Research data analysis is fundamental to evidence-based policymaking in Bangladesh. Whether you’re working with household surveys from BBS, HIES data, or field surveys from organizations like BIGD or BRAC, moving from raw data to meaningful insights requires the right tools and approach.

Why Statistical Software Matters

Excel works for small datasets, but most research in Bangladesh involves large-scale surveys. The Household Income and Expenditure Survey (HIES) alone contains over 45,000 households. Statistical software like STATA and R can handle this efficiently while ensuring your analysis is reproducible.

Key benefits include:

  • Reproducibility: Your analysis can be verified and replicated
  • Scale: Handle millions of observations without slowdown
  • Documentation: Code serves as a record of your methodology
  • Advanced methods: Access to econometric techniques beyond basic Excel

Getting Started with STATA

STATA is widely used in development research in Bangladesh.
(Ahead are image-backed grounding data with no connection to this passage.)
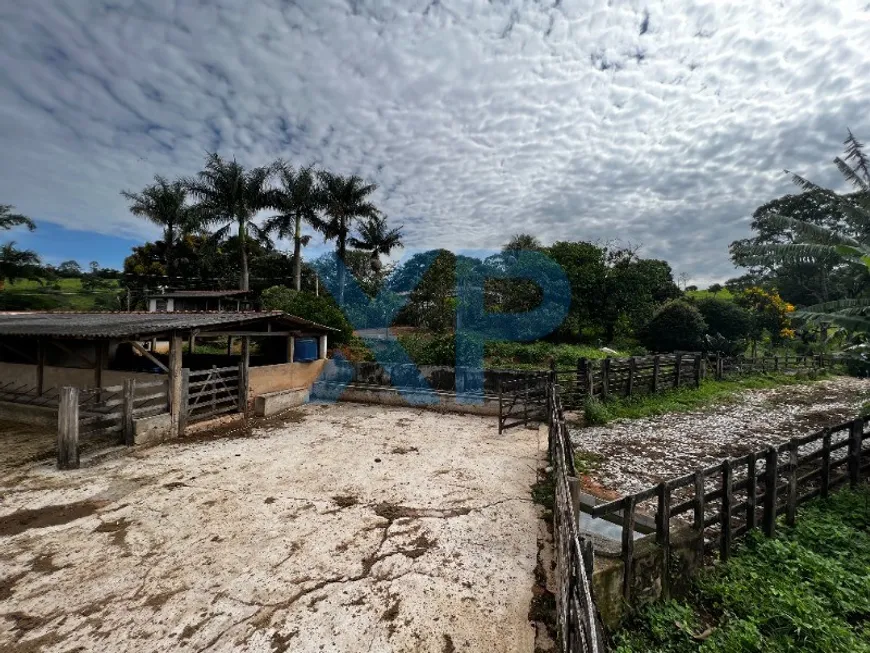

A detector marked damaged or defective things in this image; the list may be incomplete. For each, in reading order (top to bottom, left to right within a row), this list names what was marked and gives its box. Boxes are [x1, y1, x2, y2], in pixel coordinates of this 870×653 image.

cracked concrete slab [0, 402, 544, 652]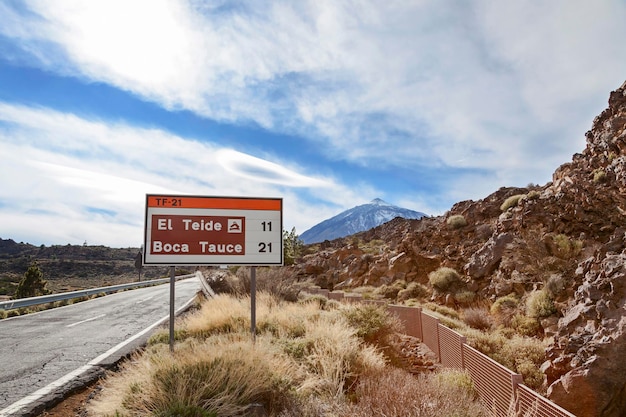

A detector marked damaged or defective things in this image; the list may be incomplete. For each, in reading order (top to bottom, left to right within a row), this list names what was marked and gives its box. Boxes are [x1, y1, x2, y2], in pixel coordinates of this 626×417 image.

rusty metal fence [304, 288, 572, 416]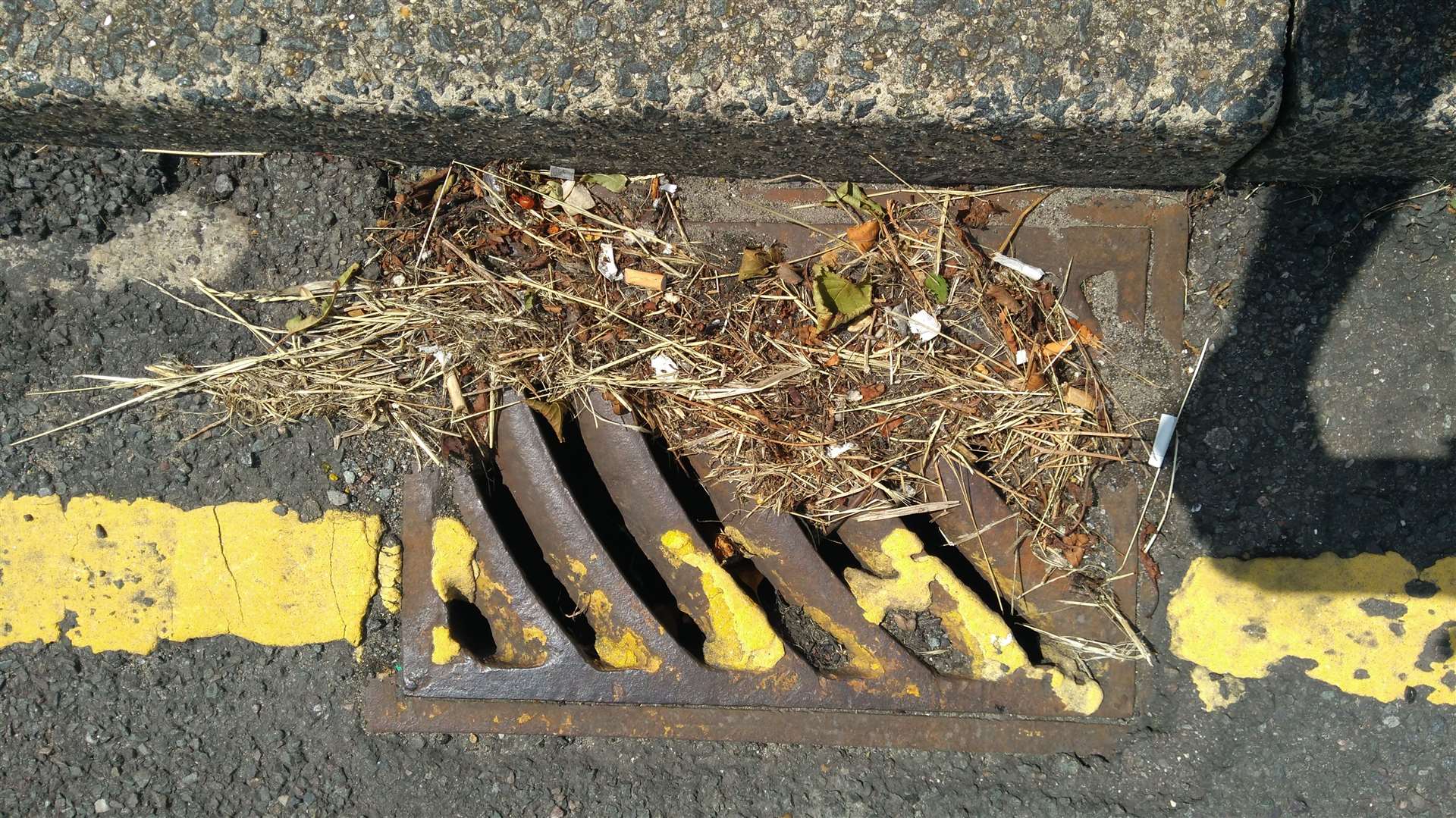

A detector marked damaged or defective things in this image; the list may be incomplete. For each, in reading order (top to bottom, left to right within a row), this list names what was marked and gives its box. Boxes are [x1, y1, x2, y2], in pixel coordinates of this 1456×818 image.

rusty iron grate [361, 192, 1183, 755]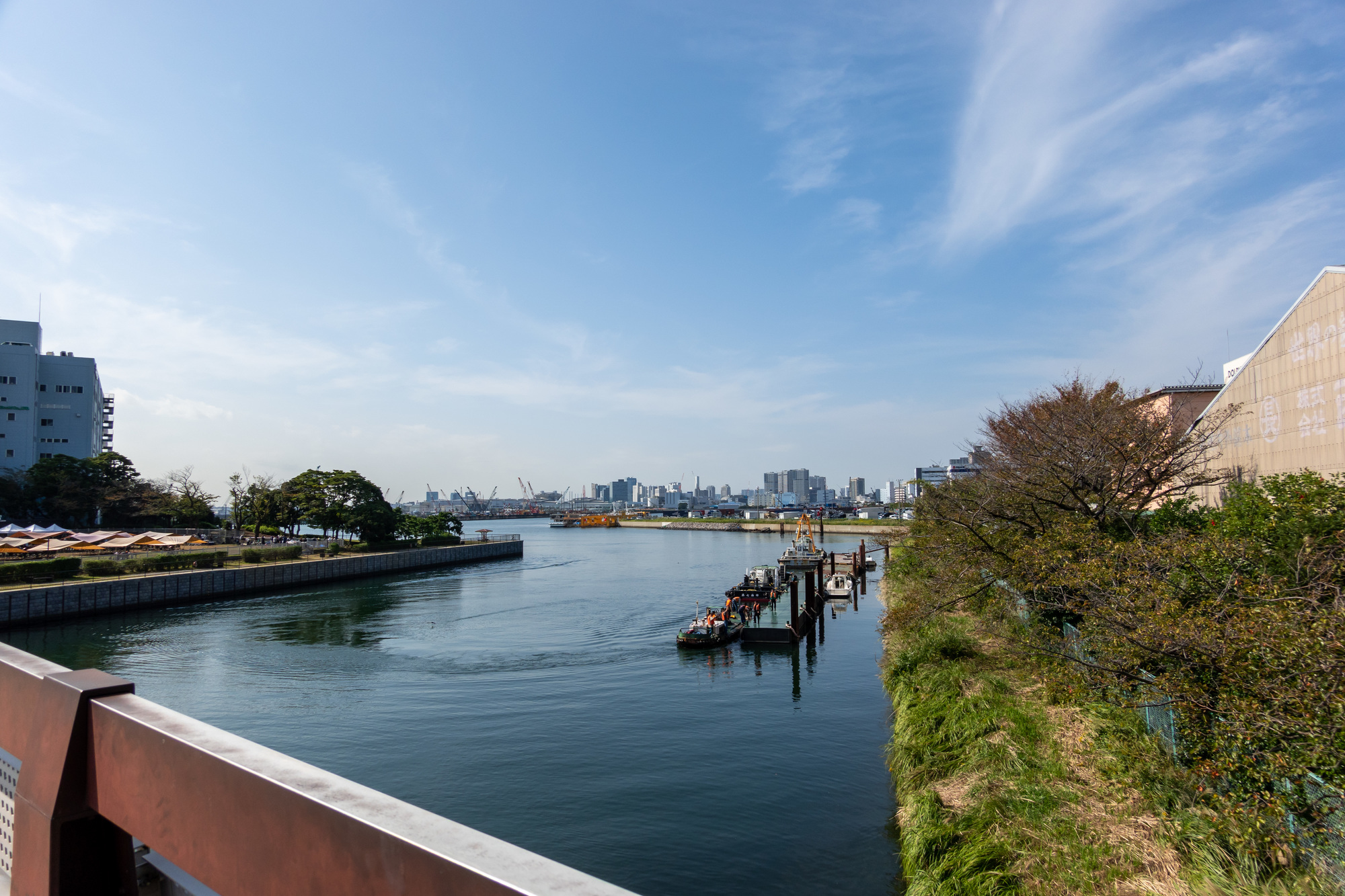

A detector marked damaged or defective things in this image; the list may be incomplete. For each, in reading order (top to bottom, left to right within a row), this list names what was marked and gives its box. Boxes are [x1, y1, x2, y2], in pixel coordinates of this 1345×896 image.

rusty metal railing [0, 637, 638, 887]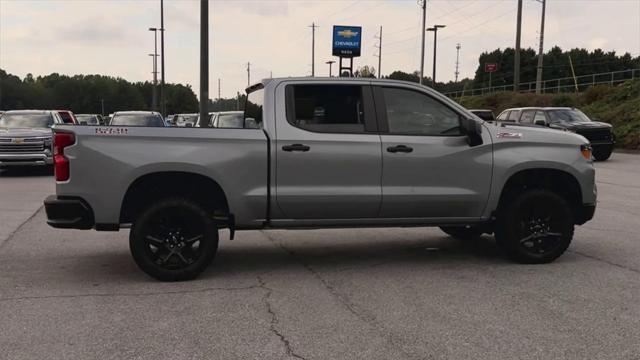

Here’s how to start exploring survey data:

* Set working directory
cd "C:/Research/HIES_Data"

* Load dataset
use "hies_2022.dta", clear

* Explore the data structure
describe
codebook division

* Generate summary statistics
summarize monthly_income monthly_expenditure, detail

* Calculate poverty indicators
gen poverty_line = 2268
gen poor = (monthly_expenditure < poverty_line)
tab division poor, row

Getting Started with R

R is free and increasingly popular in Bangladesh research institutions:

# Load packages
library(tidyverse)
library(haven)
library(survey)

# Import STATA file
hies <- read_dta("hies_2022.dta")

# Explore the data
glimpse(hies)

# Summary by division
hies %>%
  group_by(division) %>%
  summarise(
    mean_income = mean(monthly_income, na.rm = TRUE),
    median_income = median(monthly_income, na.rm = TRUE),
    n = n()
  )

Best Practices

  1. Keep raw data intact - Never modify original files
  2. Comment your code - Explain the ‘why’ not just the ‘what’
  3. Use version control - Save analysis scripts with dates
  4. Validate your results - Cross-check with published statistics

The Bangladesh Bureau of Statistics and World Bank provide excellent reference data for validation. Start small, practice regularly, and gradually take on more complex analyses.